Ingredientes:
- 500g fabes de la Granja secas (o alubias blancas grandes), remojadas durante la noche
- 2 litros de agua fría, y más según sea necesario
- 250g morcilla asturiana
- 250g chorizo asturiano
- 250g tocino salado (panceta curada)
- 2 huesos de jamón (opcional)
- 1 cebolla grande, pelada y cortada en cuartos
- 2 dientes de ajo, picados
- 1 cucharadita pimentón de la Vera (dulce o picante)
- 1 hoja de laurel
- Sal al gusto
- Pimienta negra recién molida al gusto
- Un chorrito de aceite de oliva virgen extra
Instrucciones:
- Remoja las fabes en un recipiente grande con agua fría durante la noche (al menos 8 horas). Escúrrelas y enjuágalas bien.
- Coloca las fabes escurridas en una olla grande. Añade la cebolla, el ajo, la hoja de laurel y los huesos de jamón (si los usas). Cubre con 2 litros de agua fría. El agua debe cubrir las fabes por unos 2.5 cm.
- Lleva la olla a fuego medio hasta que hierva suavemente.
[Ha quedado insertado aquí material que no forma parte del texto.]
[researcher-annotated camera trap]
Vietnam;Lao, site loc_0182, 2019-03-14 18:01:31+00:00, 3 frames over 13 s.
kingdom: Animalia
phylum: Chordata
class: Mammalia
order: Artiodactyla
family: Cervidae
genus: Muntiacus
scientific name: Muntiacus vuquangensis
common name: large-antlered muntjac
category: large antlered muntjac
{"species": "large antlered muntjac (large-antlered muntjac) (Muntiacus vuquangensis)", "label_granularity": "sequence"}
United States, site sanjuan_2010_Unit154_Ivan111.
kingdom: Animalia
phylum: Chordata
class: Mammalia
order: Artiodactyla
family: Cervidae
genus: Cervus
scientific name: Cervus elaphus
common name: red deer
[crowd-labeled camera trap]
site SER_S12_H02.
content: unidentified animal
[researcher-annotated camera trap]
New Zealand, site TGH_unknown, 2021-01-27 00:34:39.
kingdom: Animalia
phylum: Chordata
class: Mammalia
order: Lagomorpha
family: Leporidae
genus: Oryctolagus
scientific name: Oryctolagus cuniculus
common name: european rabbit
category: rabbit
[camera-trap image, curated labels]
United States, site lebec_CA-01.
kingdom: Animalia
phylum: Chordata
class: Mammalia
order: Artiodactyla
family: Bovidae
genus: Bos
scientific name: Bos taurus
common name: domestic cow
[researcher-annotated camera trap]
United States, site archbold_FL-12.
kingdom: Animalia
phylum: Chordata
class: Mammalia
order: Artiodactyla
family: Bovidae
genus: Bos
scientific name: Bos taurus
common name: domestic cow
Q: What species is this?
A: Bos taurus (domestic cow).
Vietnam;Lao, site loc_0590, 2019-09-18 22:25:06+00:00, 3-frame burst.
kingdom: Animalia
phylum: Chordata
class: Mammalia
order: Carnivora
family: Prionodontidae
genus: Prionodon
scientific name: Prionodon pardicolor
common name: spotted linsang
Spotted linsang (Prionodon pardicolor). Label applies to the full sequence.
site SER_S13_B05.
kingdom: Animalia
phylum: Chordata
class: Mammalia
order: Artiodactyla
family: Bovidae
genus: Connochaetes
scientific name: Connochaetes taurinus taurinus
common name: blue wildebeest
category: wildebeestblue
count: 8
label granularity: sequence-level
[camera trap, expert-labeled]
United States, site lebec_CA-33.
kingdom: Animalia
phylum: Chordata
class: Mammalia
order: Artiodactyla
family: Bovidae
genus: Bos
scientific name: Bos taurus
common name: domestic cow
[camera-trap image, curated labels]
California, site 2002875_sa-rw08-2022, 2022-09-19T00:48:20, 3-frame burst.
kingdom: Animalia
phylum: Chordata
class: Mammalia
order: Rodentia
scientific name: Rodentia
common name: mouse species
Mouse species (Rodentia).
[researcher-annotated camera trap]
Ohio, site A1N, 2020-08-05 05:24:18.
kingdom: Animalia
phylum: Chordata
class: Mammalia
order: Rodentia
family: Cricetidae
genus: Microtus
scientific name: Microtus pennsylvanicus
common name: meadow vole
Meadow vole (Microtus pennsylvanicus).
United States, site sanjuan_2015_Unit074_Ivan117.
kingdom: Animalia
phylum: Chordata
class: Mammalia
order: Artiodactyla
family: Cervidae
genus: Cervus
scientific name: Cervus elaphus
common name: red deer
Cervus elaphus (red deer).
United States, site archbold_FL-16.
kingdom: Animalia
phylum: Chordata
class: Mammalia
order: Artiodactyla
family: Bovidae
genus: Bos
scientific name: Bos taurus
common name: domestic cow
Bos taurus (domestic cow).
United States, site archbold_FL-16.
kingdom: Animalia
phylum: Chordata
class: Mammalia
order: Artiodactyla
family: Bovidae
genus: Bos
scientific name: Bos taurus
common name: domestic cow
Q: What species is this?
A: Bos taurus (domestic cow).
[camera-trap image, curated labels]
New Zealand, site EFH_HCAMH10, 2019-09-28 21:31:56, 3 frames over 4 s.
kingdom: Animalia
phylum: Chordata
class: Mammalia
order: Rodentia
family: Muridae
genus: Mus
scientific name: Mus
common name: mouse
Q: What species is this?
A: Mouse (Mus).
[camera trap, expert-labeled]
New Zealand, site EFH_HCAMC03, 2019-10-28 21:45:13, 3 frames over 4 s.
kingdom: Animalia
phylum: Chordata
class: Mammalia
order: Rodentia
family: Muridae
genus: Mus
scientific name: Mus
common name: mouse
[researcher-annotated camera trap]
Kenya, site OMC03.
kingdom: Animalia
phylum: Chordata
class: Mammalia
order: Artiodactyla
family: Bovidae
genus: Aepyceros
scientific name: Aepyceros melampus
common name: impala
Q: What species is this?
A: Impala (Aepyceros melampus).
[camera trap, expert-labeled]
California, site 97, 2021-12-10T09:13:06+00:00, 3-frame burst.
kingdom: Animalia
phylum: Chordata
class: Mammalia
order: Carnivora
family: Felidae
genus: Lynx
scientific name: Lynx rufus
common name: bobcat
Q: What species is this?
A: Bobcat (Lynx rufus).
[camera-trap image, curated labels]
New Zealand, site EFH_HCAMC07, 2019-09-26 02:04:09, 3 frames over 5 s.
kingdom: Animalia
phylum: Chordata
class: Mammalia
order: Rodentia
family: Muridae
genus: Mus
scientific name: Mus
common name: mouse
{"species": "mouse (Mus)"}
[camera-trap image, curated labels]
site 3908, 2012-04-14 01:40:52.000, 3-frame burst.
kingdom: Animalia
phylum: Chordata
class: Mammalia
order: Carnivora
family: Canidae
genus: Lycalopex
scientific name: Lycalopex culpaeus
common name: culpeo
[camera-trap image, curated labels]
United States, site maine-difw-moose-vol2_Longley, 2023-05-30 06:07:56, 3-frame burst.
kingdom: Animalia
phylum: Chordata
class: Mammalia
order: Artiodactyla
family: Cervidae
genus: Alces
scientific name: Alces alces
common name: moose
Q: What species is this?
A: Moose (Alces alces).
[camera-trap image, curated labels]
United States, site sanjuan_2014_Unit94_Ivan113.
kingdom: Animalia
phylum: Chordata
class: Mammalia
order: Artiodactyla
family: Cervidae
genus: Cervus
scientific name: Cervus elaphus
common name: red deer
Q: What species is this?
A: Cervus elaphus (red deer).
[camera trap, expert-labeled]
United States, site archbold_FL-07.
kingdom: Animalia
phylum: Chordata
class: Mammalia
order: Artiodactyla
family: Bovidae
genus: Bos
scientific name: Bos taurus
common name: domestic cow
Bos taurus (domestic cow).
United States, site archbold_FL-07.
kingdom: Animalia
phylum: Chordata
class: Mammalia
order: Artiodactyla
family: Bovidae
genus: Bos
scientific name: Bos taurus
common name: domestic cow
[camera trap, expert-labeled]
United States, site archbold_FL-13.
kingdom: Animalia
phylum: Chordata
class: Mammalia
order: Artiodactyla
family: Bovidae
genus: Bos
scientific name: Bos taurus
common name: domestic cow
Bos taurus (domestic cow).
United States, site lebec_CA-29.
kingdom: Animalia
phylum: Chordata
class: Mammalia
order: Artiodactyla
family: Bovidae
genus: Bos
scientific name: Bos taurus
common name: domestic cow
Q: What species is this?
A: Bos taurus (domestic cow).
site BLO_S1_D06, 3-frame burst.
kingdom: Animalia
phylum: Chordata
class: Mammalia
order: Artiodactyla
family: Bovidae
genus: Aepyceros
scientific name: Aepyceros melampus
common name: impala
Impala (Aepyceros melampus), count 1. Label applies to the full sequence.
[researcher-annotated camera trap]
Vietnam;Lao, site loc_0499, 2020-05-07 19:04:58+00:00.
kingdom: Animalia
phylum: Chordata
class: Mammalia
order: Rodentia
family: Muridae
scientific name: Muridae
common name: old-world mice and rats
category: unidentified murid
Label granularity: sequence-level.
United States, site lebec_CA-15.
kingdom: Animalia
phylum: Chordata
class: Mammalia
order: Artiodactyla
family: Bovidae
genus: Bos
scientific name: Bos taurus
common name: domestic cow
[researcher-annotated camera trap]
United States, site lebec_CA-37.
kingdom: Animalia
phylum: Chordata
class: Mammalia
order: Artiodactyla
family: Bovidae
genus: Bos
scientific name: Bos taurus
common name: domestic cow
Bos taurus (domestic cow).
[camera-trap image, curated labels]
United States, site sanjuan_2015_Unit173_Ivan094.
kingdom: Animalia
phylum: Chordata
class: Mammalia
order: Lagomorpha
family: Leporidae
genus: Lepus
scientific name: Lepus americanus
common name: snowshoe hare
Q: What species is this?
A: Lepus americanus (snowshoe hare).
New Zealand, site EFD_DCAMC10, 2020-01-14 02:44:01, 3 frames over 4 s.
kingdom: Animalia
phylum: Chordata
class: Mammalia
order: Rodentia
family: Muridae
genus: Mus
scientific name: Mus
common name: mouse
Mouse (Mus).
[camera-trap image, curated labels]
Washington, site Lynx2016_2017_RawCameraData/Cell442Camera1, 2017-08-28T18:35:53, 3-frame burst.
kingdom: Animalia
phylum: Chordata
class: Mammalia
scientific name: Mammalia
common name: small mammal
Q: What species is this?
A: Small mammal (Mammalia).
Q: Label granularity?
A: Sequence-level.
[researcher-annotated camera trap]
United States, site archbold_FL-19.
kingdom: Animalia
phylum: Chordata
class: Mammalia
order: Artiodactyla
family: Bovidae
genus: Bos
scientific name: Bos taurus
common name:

Tan pronto como empiece a hervir, reduce el fuego a bajo.
- Durante la primera hora de cocción, 'asusta' las fabes tres veces. Esto significa añadir unos 120 ml de agua fría a la olla, lo que baja temporalmente la temperatura y ayuda a las fabes a liberar su almidón, resultando en un caldo más cremoso.
- Después de la primera hora de cocción, añade suavemente la morcilla, el chorizo y el tocino a la olla.
- Continúa cocinando la fabada a fuego lento durante 2-3 horas, o hasta que las fabes estén increíblemente tiernas y cremosas y las carnes estén bien cocidas. Comprueba el nivel del agua periódicamente, añadiendo más agua si es necesario para mantener las fabes cubiertas.
- Aproximadamente 30 minutos antes del final de la cocción, retira cuidadosamente las carnes de la olla y reserva. Prueba el caldo y ajusta la sazón con sal y pimienta, teniendo en cuenta que las carnes aportarán más sal. Incorpora el pimentón.
- Corta el chorizo y el tocino en rodajas gruesas. La morcilla puede dejarse entera o cortarse en rodajas.
- Retira la hoja de laurel y los huesos de jamón (si los usas). Sirve la fabada en cuencos, coronando cada porción con rodajas de chorizo, morcilla y tocino. Rocía con un poco de aceite de oliva. ¡A comer!